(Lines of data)
'''
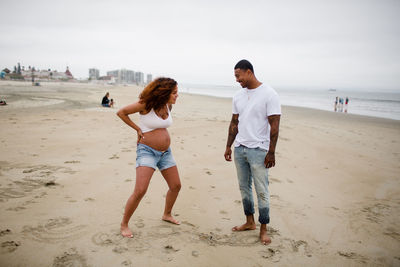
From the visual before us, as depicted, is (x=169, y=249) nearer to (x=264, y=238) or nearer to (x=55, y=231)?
(x=264, y=238)

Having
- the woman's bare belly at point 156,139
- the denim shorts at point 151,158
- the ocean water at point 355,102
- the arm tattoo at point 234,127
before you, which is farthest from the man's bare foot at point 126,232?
the ocean water at point 355,102

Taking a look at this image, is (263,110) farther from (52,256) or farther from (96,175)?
(96,175)

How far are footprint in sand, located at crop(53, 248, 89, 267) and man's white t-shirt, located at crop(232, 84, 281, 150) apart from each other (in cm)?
216

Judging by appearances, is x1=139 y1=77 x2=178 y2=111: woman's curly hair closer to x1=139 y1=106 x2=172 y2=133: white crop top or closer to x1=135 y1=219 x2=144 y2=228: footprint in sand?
x1=139 y1=106 x2=172 y2=133: white crop top

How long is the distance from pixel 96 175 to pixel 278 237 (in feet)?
11.5

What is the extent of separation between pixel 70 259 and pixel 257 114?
2.56 meters

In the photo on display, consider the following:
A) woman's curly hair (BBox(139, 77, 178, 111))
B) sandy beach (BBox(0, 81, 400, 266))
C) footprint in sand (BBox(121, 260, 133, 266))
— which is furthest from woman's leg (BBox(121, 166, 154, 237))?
woman's curly hair (BBox(139, 77, 178, 111))

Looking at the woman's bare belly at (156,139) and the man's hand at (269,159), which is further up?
the woman's bare belly at (156,139)

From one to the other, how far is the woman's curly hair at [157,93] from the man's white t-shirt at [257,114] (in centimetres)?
95

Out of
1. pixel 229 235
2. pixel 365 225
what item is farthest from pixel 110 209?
pixel 365 225

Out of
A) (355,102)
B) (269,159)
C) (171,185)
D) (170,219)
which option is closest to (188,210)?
(170,219)

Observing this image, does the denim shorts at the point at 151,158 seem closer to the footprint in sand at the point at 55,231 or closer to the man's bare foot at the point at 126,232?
the man's bare foot at the point at 126,232

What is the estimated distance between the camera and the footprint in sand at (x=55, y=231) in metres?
2.90

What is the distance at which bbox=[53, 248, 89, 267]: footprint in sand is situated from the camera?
2.53 meters
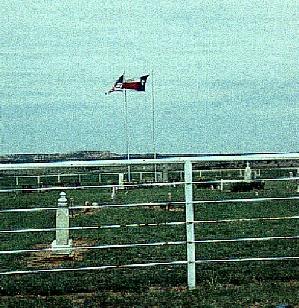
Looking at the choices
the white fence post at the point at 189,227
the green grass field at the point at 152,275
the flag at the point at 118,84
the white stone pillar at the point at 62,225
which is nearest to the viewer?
the green grass field at the point at 152,275

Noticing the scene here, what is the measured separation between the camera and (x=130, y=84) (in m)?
39.6

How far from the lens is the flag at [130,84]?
1531 inches

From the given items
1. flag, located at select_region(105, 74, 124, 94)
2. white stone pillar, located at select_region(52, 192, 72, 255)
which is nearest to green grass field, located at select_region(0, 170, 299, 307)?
white stone pillar, located at select_region(52, 192, 72, 255)

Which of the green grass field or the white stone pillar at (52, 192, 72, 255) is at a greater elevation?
the white stone pillar at (52, 192, 72, 255)

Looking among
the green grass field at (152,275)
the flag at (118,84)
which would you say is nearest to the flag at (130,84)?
the flag at (118,84)

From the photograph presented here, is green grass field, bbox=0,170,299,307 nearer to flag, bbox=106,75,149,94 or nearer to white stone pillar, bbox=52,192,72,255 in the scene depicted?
white stone pillar, bbox=52,192,72,255

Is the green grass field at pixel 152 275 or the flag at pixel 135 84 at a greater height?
the flag at pixel 135 84

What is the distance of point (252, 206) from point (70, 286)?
36.9 ft

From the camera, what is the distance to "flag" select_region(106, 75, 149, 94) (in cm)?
3890

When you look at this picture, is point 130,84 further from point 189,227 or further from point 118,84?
point 189,227

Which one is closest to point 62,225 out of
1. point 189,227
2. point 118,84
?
point 189,227

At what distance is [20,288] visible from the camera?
6.59 metres

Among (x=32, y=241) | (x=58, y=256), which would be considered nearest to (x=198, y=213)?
(x=32, y=241)

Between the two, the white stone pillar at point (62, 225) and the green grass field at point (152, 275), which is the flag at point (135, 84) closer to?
the green grass field at point (152, 275)
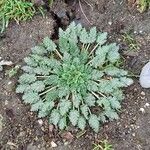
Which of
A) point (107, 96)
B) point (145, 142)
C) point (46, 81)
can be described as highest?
point (46, 81)

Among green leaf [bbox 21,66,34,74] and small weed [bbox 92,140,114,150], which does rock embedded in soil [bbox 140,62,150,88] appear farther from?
green leaf [bbox 21,66,34,74]

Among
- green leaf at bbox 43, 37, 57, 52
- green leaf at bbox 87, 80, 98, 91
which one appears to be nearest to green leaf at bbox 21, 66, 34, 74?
green leaf at bbox 43, 37, 57, 52

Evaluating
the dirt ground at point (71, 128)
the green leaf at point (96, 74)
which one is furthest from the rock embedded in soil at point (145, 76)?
the green leaf at point (96, 74)

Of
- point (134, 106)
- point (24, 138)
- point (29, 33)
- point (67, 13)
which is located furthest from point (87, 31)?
point (24, 138)

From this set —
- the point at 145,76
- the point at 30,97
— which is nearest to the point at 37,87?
the point at 30,97

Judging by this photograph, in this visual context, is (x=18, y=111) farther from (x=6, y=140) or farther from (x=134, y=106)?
(x=134, y=106)

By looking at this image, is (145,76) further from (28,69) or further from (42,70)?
(28,69)

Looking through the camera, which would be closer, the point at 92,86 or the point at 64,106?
the point at 64,106
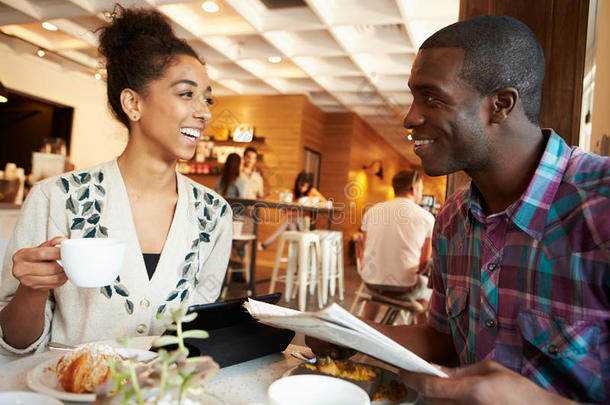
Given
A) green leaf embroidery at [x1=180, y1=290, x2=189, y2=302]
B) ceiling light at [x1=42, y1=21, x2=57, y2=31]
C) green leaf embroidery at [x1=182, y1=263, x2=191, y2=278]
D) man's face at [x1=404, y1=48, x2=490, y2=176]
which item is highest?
ceiling light at [x1=42, y1=21, x2=57, y2=31]

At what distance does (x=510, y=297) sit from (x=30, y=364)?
928 millimetres

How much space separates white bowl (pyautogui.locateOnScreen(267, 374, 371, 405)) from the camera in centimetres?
57

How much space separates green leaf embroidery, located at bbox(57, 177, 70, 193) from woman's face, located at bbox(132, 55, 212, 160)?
'''
[What to produce]: Beginning with the line that holds "Between the two, the" and ending with the last line of the material above, extract every line exactly, pictures excluded.

[Exercise output]:
Between the two, the white stone pillar at point (62, 225) and the green grass field at point (152, 275), which is the flag at point (135, 84) closer to?
the green grass field at point (152, 275)
Which of
A) point (107, 96)
B) point (145, 142)
C) point (46, 81)
can be described as highest?
point (46, 81)

Among green leaf [bbox 21,66,34,74] and small weed [bbox 92,140,114,150], which does rock embedded in soil [bbox 140,62,150,88] appear farther from?
green leaf [bbox 21,66,34,74]

Among
- green leaf at bbox 43, 37, 57, 52
- green leaf at bbox 87, 80, 98, 91
which one appears to be nearest to green leaf at bbox 21, 66, 34, 74?
green leaf at bbox 43, 37, 57, 52

Evaluating
the dirt ground at point (71, 128)
the green leaf at point (96, 74)
which one is furthest from the rock embedded in soil at point (145, 76)?
the green leaf at point (96, 74)

Of
- point (134, 106)
- point (24, 138)
- point (29, 33)
- point (67, 13)
which is located furthest from point (87, 31)?
point (24, 138)

From this set —
- the point at 145,76
- the point at 30,97
— which is nearest to the point at 37,87?
the point at 30,97

Judging by this photograph, in this visual context, is (x=18, y=111) farther from (x=6, y=140) or farther from (x=134, y=106)?
(x=134, y=106)

By looking at this image, is (145,76) further from (28,69) or further from (42,70)?
(28,69)

Looking through the camera, which would be closer, the point at 92,86 or the point at 64,106?
the point at 64,106
Given
A) green leaf embroidery at [x1=180, y1=290, x2=189, y2=302]
B) ceiling light at [x1=42, y1=21, x2=57, y2=31]
C) green leaf embroidery at [x1=182, y1=263, x2=191, y2=278]
D) man's face at [x1=404, y1=48, x2=490, y2=176]
which item is highest?
ceiling light at [x1=42, y1=21, x2=57, y2=31]

At what distance does (x=510, y=297) sit from (x=30, y=364)?
928 millimetres

How much space separates white bowl (pyautogui.locateOnScreen(267, 374, 371, 405)) from the camera in centimetres?
57

How much space separates green leaf embroidery, located at bbox(57, 177, 70, 193) from woman's face, located at bbox(132, 55, 212, 160)?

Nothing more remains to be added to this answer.